Embora o seu trabalho seja principalmente associado à vida e à paisagem da Nova Inglaterra - e embora ele fosse um poeta das formas e métricas tradicionais dos versos que permaneciam firmemente indiferentes aos movimentos poéticos e às modas de seu tempo - Frost é tudo menos um poeta regional. 

Autor de pesquisas e muitas vezes obscuras meditações sobre temas universais, ele é um poeta moderno na sua adesão à linguagem como ela é falada, na complexidade psicológica de seus retratos e no grau em que seu trabalho é imbuído de ambiguidade e ironia.

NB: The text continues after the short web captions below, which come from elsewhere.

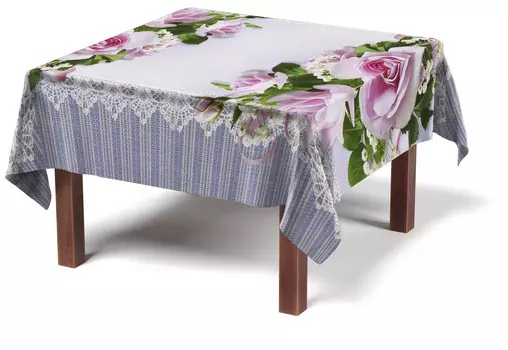 Скатерти и салфетки КаСЛ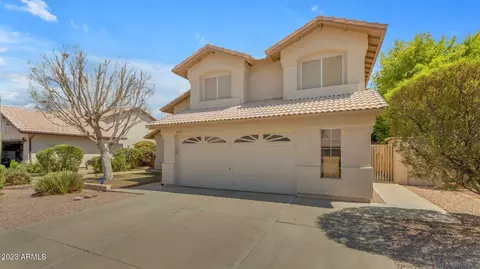 4125 Encinas Ave, Gilbert, AZ 85234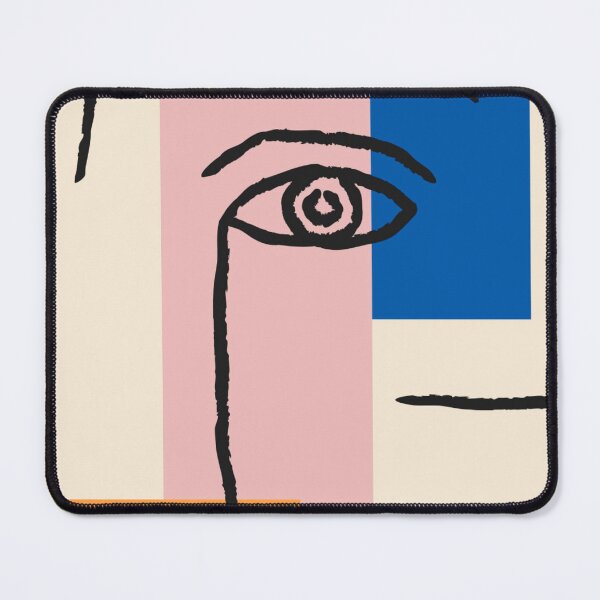 Item preview, Henri Matisse, 1869-1954, France | Original Paintings by Henri Matisse designed and sold by HobertShoop.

Fonte: “Academia de Poetas Americanos”

***

A ESTRADA QUE NÃO FOI SEGUIDA


Duas estradas separavam-se num bosque amarelo,
Que pena não poder seguir por ambas
Numa só viagem: muito tempo fiquei
Mirando uma até onde enxergava,
Quando se perdia entre os arbustos;

Depois tomei a outra, igualmente bela
E que teria talvez maior apelo,
Pois era relvada e fora de uso;
Embora, na verdade, o trânsito
As tivesse gasto quase o mesmo,

E nessa manhã nas duas houvesse
Folhas que os passos não enegreceram.
Oh, reservei a primeira para outro dia!
Mas sabia como caminhos sucedem a caminhos
E duvidava se alguma vez lá voltaria.

É com um suspiro que agora conto isto,
Tanto, tanto tempo já passado:
Duas estradas separavam-se num bosque e eu -
Eu segui pela menos viajada
E isso fez a diferença toda.



Tradução: José Alberto Oliveira





quinta-feira, 16 de janeiro de 2020

MIGUEL DE UNAMUNO - ANTÓNIO BOTTO



 MIGUEL DE UNAMUNO
(Bilbau, Espanha, 1864 – Salamanca, 1936)
Poeta, filósofo, dramaturgo

***

António Botto, do clarão da alma universal que sentimos em toda a sua obra, deu-nos toda essa profunda humanidade que há na vida e no amor, - em romances, contos, novelas, cartas, poemas, canções, e sonetos magistrais de originalidade, através do sentido puro de grande mestre que é da língua portuguesa.

Convidado, por mim, para ir a Salamanca, quando Reitor da Universidade, tive ocasião de o ouvir. Recitou para uma sala cheia de artistas, de escritores, e de senhoras e catedráticos. O triunfo daquela sua voz na dição extraordinária de sons musicais, entrecortados por silêncios em que o domínio da emoção fez prodígios de encantamento, eu – nada lhe pude dizer. 

Emocionado, abracei-o, comovidamente rendido a um verdadeiro Deus da Poesia.




MIGUEL DE UNAMUNO – Crónica do Jornal “La Nacion” de Buenos Aires.

ANTÓNIO BOTTO - (Concavada, Portugal, 1897 - Rio de Janeiro, Brasil, 1959), poeta, dramaturgo.